Your instructions → Count the lines below that contain the string "bloom". Reply with that number only.

───── Records supplied

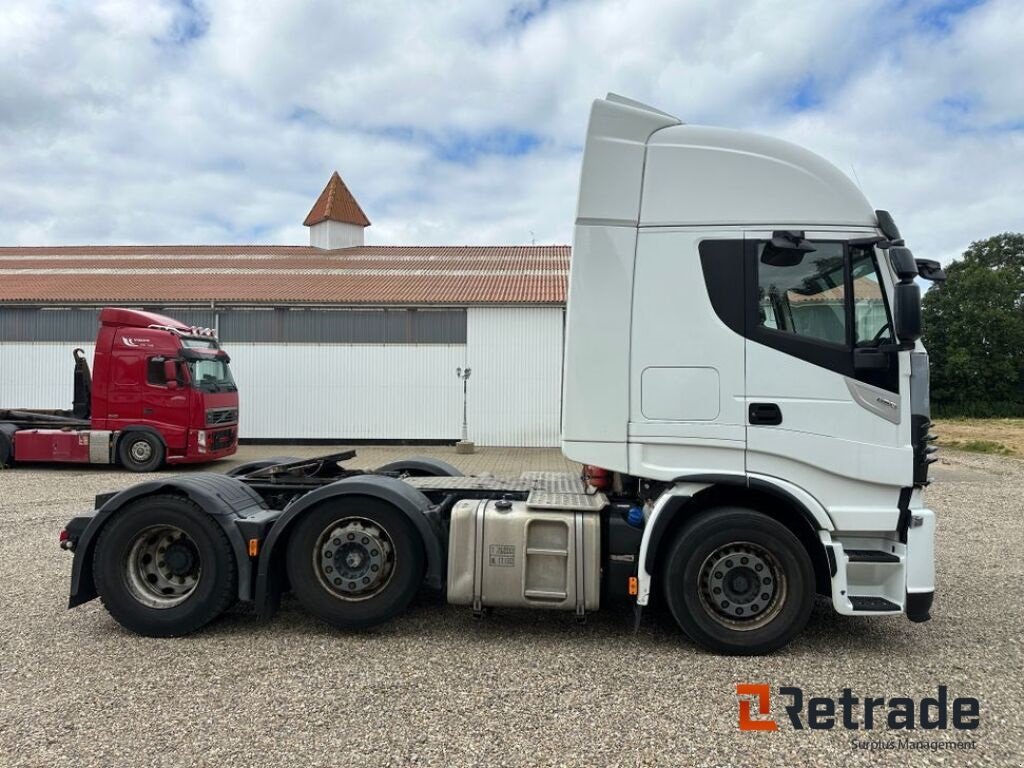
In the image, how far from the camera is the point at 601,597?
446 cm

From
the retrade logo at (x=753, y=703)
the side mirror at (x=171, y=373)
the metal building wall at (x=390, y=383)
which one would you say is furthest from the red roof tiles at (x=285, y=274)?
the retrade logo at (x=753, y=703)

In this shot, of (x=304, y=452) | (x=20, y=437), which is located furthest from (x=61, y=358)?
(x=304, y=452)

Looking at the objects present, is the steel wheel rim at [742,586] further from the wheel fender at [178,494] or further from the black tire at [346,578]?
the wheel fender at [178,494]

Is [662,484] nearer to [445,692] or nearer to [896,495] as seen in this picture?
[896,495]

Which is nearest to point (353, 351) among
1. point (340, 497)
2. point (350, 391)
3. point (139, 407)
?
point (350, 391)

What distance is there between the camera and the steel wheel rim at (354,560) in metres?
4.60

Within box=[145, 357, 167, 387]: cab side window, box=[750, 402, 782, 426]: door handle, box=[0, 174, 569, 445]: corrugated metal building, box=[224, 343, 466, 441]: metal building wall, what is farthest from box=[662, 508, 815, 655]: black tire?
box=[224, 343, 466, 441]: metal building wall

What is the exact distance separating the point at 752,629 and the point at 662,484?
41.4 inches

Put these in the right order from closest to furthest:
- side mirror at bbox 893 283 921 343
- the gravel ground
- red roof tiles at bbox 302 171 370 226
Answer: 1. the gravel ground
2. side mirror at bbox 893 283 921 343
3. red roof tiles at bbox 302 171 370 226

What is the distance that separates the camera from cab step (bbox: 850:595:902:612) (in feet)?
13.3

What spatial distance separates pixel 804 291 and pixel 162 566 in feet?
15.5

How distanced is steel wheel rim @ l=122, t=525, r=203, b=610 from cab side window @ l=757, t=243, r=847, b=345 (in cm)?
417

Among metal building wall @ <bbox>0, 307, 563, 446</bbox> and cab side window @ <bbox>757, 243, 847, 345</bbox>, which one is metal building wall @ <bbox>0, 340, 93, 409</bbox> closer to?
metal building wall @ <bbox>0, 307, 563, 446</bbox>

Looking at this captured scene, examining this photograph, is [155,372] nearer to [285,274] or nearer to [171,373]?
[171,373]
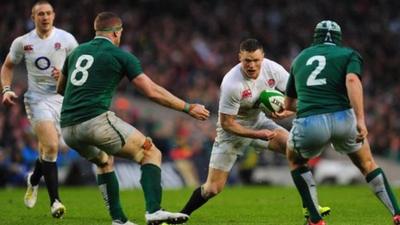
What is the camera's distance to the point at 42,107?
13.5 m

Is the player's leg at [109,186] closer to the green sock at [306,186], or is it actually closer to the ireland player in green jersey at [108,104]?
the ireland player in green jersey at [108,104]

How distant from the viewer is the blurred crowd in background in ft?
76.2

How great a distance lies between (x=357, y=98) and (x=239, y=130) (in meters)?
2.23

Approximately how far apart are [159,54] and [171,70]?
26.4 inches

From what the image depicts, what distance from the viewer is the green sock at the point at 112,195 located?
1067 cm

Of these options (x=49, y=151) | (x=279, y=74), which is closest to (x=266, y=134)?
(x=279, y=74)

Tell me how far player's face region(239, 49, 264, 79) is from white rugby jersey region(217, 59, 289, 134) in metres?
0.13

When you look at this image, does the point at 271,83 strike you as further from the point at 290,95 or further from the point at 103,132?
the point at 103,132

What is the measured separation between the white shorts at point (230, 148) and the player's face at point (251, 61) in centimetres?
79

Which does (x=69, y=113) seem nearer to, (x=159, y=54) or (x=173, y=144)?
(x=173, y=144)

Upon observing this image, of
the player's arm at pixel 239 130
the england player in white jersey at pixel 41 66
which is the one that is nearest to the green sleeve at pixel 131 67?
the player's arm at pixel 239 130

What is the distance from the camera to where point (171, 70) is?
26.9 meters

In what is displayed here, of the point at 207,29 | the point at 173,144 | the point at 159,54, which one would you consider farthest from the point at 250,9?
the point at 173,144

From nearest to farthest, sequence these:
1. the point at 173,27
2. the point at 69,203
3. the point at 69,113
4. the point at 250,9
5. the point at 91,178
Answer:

──────────
───── Records supplied

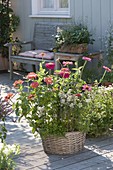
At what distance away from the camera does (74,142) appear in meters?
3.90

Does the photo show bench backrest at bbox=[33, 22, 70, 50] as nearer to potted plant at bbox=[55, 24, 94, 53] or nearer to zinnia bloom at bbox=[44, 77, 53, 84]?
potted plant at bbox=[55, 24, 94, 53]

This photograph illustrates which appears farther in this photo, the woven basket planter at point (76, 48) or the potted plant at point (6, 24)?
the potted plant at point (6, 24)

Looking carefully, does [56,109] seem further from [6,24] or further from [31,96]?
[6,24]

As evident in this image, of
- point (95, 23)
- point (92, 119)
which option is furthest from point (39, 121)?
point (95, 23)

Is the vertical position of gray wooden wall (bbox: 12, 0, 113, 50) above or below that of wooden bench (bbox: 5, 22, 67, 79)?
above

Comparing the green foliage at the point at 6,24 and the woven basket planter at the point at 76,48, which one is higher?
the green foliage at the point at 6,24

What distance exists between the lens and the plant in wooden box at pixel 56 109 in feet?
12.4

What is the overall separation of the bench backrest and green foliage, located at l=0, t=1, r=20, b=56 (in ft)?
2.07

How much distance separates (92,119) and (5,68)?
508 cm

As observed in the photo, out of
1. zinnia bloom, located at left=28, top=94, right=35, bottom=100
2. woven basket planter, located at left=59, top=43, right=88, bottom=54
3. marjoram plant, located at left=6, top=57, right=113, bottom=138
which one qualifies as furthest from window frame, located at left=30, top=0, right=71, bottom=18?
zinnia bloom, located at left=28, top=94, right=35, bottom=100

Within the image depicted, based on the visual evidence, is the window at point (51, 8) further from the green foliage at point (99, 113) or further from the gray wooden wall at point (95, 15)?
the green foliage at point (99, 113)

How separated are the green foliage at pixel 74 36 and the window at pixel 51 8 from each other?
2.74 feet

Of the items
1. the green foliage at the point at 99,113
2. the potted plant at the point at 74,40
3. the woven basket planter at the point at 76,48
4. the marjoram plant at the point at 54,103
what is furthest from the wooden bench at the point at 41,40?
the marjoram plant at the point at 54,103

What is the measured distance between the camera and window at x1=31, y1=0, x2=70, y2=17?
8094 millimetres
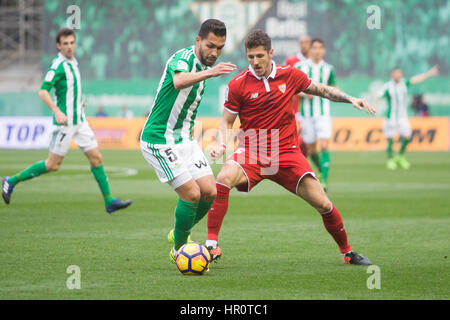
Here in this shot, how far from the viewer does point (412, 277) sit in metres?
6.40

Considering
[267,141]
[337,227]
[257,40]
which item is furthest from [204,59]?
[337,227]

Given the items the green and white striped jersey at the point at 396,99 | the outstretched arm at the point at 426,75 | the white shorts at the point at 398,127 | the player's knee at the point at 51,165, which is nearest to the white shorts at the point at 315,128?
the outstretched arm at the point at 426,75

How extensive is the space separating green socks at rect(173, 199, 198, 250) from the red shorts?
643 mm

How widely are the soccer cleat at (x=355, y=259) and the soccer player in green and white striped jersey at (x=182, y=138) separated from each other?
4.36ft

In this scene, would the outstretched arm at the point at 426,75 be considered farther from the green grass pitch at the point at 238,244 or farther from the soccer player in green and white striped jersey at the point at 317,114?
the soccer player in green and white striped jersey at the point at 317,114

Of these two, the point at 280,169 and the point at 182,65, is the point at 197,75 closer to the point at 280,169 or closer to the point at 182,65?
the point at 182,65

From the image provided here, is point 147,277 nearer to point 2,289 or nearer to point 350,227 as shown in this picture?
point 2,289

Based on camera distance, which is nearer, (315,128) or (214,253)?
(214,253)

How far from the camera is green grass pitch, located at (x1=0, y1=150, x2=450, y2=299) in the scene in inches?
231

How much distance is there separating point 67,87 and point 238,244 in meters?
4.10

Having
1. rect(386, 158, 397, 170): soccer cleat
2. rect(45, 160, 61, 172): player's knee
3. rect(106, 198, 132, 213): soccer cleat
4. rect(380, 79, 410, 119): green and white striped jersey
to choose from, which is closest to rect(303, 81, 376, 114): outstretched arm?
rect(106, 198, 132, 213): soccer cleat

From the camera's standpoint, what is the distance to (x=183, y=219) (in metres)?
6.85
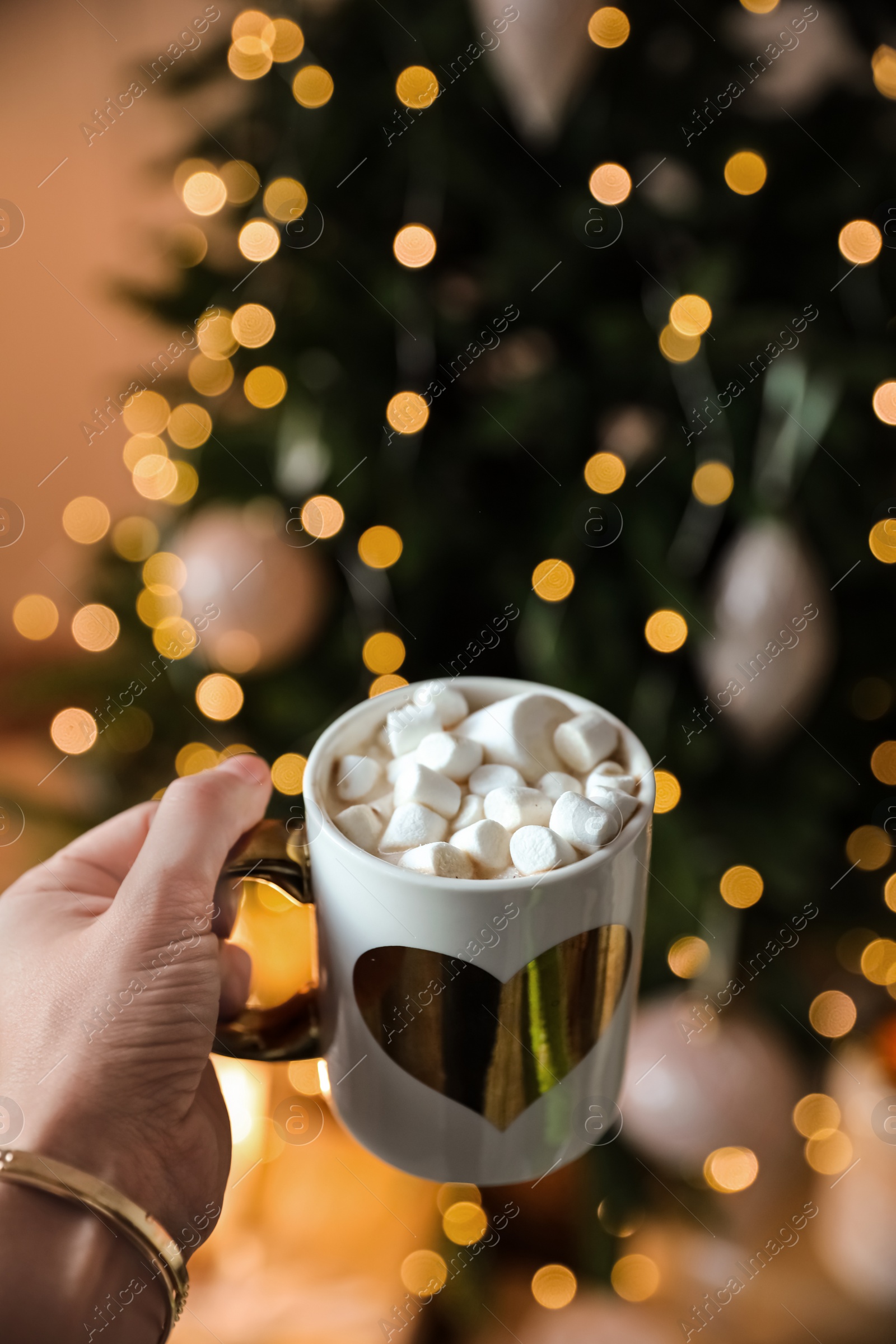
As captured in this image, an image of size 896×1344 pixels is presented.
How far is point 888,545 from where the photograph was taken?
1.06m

──────────

Reply → 3